## Required work
1. Reproduce the part of the Johnson & Johnson stent article starting with "TRENTON, N.J. (AP)" and going on through "heart device business.", word for word.
2. Carry the Johnson & Johnson stent article forward, writing what comes after its last sentence.

## Source passage
TRENTON, N.J. (AP) — Johnson & Johnson said Wednesday it will stop making and developing heart stents to focus on other stent types, a case of the pioneer in effect ceding that territory of the stent market to later entrants amid increasingly fierce competition and flat sales.

In a surprise move, the company that produced the first drug-coated heart stent, Cypher, now will abandon it, with sales barely a quarter of their peak five years ago. At the same time, J&J will cut hundreds of jobs, shutter two factories and take a charge of $500 million to $600 million in the current quarter as it restructures its Cordis heart device business.

"We watched the (drug-coated stent) market continue to evolve over the last several years," with rising competition forcing down prices, Seth Fischer, worldwide group chairman of Cordis Corp., told The Associated Press.

"In 2012, we expect to see new (drug-coated stents) come to the market," from two and possibly all three of its main competitors, Fischer said in explaining J&J's decision.

Stents, mesh-wire tubes used to hold arteries open after they are surgically cleared of fatty plaque, were the hot option for patients with clogged arteries in the 1990s and the first half of the last decade. Cypher and other newer-generation stents, coated with drugs to prevent scar tissue from forming over the tube and re-narrowing the artery months after the procedure, supplanted the original bare-metal ones and sales jumped.

But the medical consensus has changed as studies indicated many patients would do just as well by taking medicines to prevent heart attack or stroke and skipping the expensive, although minimally invasive, procedure to insert a stent. That's cut into sales, along with a recession and slow recovery that's left many unemployed, uninsured patients unable to afford a stent procedure.

So J&J, based in New Brunswick, N.J., said Cordis will stop making Cypher and Cypher Select drug-coated stents by year-end, and it will also stop development of a new drug-coated stent called Nevo. Cordis will focus on other areas of the heart device market where there is greater demand.

That includes various diagnostic and other heart treatment products, plus stents for blood vessels outside the heart, particularly in the legs and feet. J&J also is developing a new stent to treat life-threatening aneurysms in the abdominal aorta, a major vessel that distributes blood to arteries below the waist. That product, called Incraft, is in human testing in Europe.

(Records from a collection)
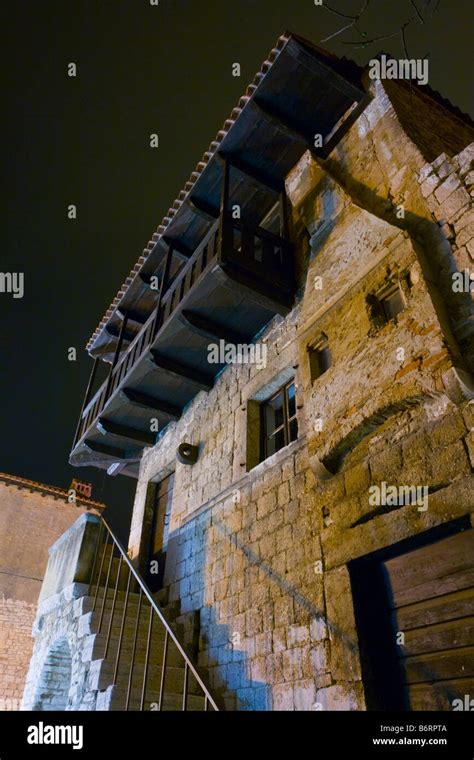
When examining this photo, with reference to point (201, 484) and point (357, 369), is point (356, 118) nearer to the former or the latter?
point (357, 369)

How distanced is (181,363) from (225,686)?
167 inches

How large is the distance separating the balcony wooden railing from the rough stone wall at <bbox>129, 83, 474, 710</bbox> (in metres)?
0.43

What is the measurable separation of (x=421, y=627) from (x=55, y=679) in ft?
16.8

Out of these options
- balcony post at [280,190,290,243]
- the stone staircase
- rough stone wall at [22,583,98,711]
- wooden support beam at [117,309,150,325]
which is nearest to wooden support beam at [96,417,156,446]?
wooden support beam at [117,309,150,325]

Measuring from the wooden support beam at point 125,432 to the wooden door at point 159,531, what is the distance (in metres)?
0.85

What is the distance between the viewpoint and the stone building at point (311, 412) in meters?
3.26

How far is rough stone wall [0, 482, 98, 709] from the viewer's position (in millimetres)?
15352

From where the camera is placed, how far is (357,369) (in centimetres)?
405

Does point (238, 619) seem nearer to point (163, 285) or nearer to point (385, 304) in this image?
point (385, 304)

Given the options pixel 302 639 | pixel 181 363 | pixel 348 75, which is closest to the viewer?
pixel 302 639

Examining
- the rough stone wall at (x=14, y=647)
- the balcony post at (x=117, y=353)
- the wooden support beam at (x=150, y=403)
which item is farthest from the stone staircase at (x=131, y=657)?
the rough stone wall at (x=14, y=647)

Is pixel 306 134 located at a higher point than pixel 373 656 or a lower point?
higher

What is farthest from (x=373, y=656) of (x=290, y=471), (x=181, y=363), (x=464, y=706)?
(x=181, y=363)

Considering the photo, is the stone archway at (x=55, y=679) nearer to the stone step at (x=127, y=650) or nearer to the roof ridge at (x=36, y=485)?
the stone step at (x=127, y=650)
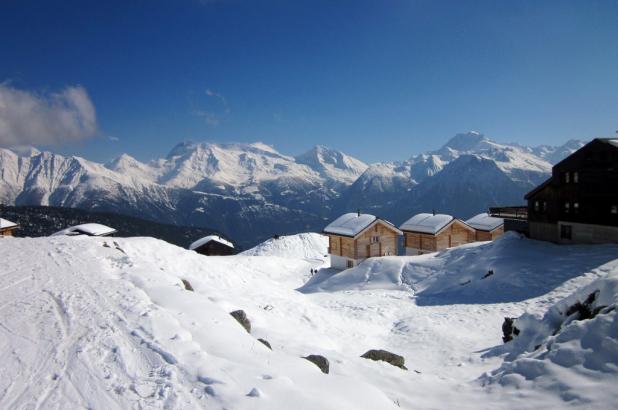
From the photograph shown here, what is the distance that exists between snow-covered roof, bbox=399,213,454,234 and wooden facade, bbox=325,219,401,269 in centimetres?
273

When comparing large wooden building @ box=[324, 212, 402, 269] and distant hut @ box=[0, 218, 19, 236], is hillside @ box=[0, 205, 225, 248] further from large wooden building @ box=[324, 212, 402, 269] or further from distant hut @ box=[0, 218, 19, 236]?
large wooden building @ box=[324, 212, 402, 269]

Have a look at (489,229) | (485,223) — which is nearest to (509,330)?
(489,229)

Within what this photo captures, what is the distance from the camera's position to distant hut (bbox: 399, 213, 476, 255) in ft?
156

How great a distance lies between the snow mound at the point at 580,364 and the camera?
7.75 m

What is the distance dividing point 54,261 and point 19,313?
882 cm

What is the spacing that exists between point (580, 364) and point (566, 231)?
26377 mm

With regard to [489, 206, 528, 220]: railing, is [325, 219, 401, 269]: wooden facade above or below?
below

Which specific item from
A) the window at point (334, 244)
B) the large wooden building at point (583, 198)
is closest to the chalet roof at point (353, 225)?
the window at point (334, 244)

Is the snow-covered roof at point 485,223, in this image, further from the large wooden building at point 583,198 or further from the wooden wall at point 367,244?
the large wooden building at point 583,198

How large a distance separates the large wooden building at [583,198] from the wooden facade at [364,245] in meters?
18.1

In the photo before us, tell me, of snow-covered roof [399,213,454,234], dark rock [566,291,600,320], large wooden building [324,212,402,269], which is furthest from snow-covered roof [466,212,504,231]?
dark rock [566,291,600,320]

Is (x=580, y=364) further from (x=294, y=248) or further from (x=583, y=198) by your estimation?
(x=294, y=248)

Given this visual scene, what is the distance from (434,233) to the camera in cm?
4688

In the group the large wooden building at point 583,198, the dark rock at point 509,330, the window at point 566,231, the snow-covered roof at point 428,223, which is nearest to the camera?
the dark rock at point 509,330
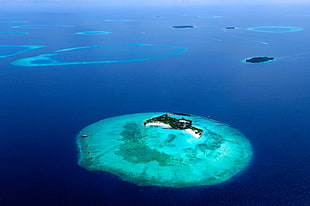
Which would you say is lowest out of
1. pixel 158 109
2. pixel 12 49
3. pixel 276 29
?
pixel 158 109

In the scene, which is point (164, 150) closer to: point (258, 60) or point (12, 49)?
point (258, 60)

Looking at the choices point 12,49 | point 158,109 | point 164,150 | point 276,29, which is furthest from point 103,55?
point 276,29

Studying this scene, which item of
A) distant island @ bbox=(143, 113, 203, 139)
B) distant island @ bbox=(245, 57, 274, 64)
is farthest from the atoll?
distant island @ bbox=(143, 113, 203, 139)

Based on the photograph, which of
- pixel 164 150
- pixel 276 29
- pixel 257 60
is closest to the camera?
pixel 164 150

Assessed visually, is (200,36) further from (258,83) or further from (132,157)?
(132,157)

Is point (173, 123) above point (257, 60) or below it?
below

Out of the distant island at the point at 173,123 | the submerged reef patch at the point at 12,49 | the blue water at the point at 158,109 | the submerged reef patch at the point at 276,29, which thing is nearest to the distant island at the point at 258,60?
the blue water at the point at 158,109

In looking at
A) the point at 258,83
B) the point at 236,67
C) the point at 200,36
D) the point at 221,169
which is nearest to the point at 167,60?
the point at 236,67
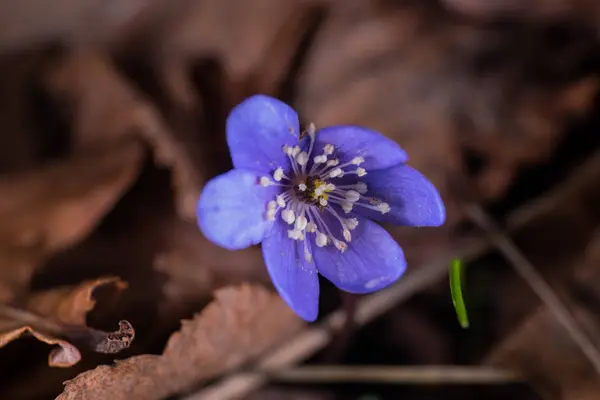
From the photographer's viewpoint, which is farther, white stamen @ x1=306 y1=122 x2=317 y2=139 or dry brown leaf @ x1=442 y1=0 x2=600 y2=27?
dry brown leaf @ x1=442 y1=0 x2=600 y2=27

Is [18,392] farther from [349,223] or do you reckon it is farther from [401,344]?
[401,344]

## Per-task outputs
1.
TRENTON, N.J. (AP) — Johnson & Johnson said Wednesday it will stop making and developing heart stents to focus on other stent types, a case of the pioneer in effect ceding that territory of the stent market to later entrants amid increasingly fierce competition and flat sales.

In a surprise move, the company that produced the first drug-coated heart stent, Cypher, now will abandon it, with sales barely a quarter of their peak five years ago. At the same time, J&J will cut hundreds of jobs, shutter two factories and take a charge of $500 million to $600 million in the current quarter as it restructures its Cordis heart device business.

2.
Cypher once was the market leader and is still J&J's top-selling stent, but its market share has fallen steadily over the last several years as rivals Abbott Laboratories, Boston Scientific Corp. and Medtronic Inc. have introduced new stents and grabbed customers.

Cypher sales fell from a peak of about $2.6 billion in 2006 to $1.35 billion in 2008 and just $627 million last year.

The field is so competitive that the companies have repeatedly sued each other over alleged patent infringements. Just last Tuesday, a federal appeals court affirmed a decision voiding four J&J stent patents in a lawsuit brought by Boston Scientific.

Fischer said in an interview that its rivals have been competing directly with Cypher with products that infringe on J&J's patents, which the company continues to defend.

"There's a belief in the marketplace that these (rivals' stents) are very good products and support the physician needs and the patient needs, more importantly," Fischer said.

He said J&J believes the newer heart stents expected from rivals next year will not "offer any better safety or efficacy than Cypher," but will be easier for doctors to insert.

Typically, stents are put on the tip of a catheter, inserted through a small incision in the groin or arm and then threaded up through blood vessels to the heart, where they are pushed into place and inflated to widen the narrow opening.

J&J will eliminate up to 1,000 jobs as it consolidates a research and development team and shuts two manufacturing plants, the San German, Puerto Rico plant where Cypher is made and one in Cashel, Ireland, where Nevo was to be manufactured.

In late-morning trading, J&J shares fell 46 cents to $66.64.